*** Data provided ***
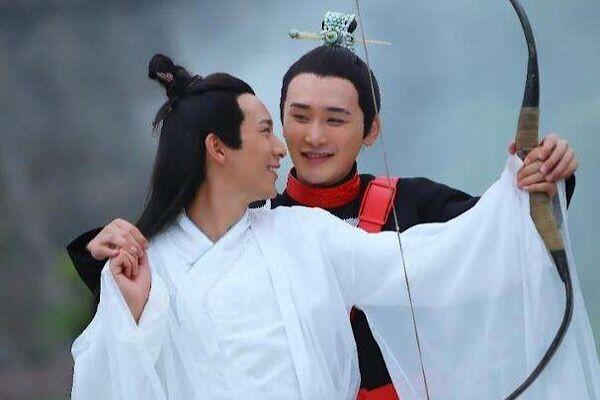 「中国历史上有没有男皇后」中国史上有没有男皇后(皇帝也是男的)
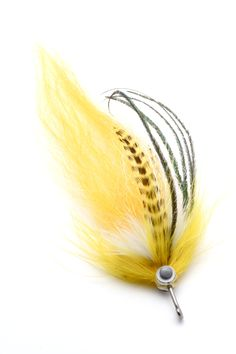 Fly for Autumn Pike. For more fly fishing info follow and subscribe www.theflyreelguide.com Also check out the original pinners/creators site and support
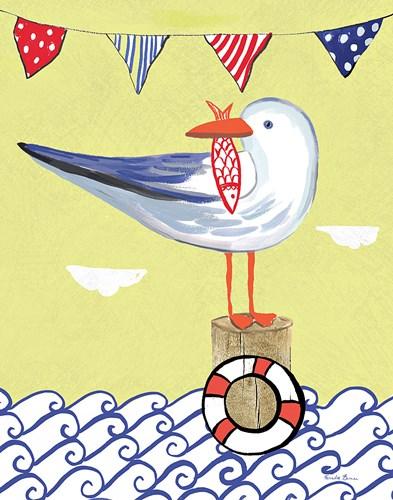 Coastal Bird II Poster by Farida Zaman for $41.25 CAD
***
What you have to do: Please write out all the data again word for word, but not the pictures.

Answer to the problem:
 「中国历史上有没有男皇后」中国史上有没有男皇后(皇帝也是男的)
 Fly for Autumn Pike. For more fly fishing info follow and subscribe www.theflyreelguide.com Also check out the original pinners/creators site and support
 Coastal Bird II Poster by Farida Zaman for $41.25 CAD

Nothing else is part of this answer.